You see, I grew up on, well, what some people might say (and I’m not going to argue) was the wrong side of the Yuba River, in a place called Linda, California. Some of the people I occasionally hung out with would make fun of me because I had never been in Juvenile Hall. Imagine that.
But there I was, in the back yard of a really nice place in Marysville. And this place was nice! In fact, they had beautiful cut green grass, not only in the front yard, but in the back yard too! That grass looked nicer than anybody’s carpet I’d ever seen.
I was holding a bottle of imported beer I had brought for the occasion. Well, the bottle was imported. I had snagged some empties from a nice restaurant I used to work at, and I had filled some of those bottles with some cheap beer I bought at the grocery store. But no one else knew that.

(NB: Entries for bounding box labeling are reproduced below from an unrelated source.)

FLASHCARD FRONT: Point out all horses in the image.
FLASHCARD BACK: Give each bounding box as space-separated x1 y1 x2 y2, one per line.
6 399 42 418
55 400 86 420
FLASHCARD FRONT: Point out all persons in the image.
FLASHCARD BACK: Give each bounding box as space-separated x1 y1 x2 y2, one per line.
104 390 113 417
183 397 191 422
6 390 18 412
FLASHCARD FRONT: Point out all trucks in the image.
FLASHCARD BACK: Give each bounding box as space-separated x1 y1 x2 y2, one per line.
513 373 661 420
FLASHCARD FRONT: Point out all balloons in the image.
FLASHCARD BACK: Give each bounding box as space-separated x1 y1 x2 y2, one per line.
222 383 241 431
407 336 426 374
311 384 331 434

I was holding that bottle so that everyone could see the label and know that I was sophisticated!
All of a sudden someone yelled, “Fight!” and I jogged over with the other looky-loos to see what was going on. That so-called fight consisted of the host of the party yelling at some teenager that was so drunk he could barely stand up, let alone hold up his fists.
Trouble was, I knew that kid, and I knew his family. He was from my side of the river.
Now if that kid hadn’t been so drunk, my moral obligation might have been simply to warn the other guy, since I knew what that kid was capable of. However, my conscience drove me to do something to save the kid from himself.
So , putting my hopes and aspirations of upward social mobility to the side, I ran up to the kid and pretended I was going to punch him. He flinched, and I dropped to my knee and lifted him up onto my shoulder, all the while feeling thankful that I used to be a wrestler in high school.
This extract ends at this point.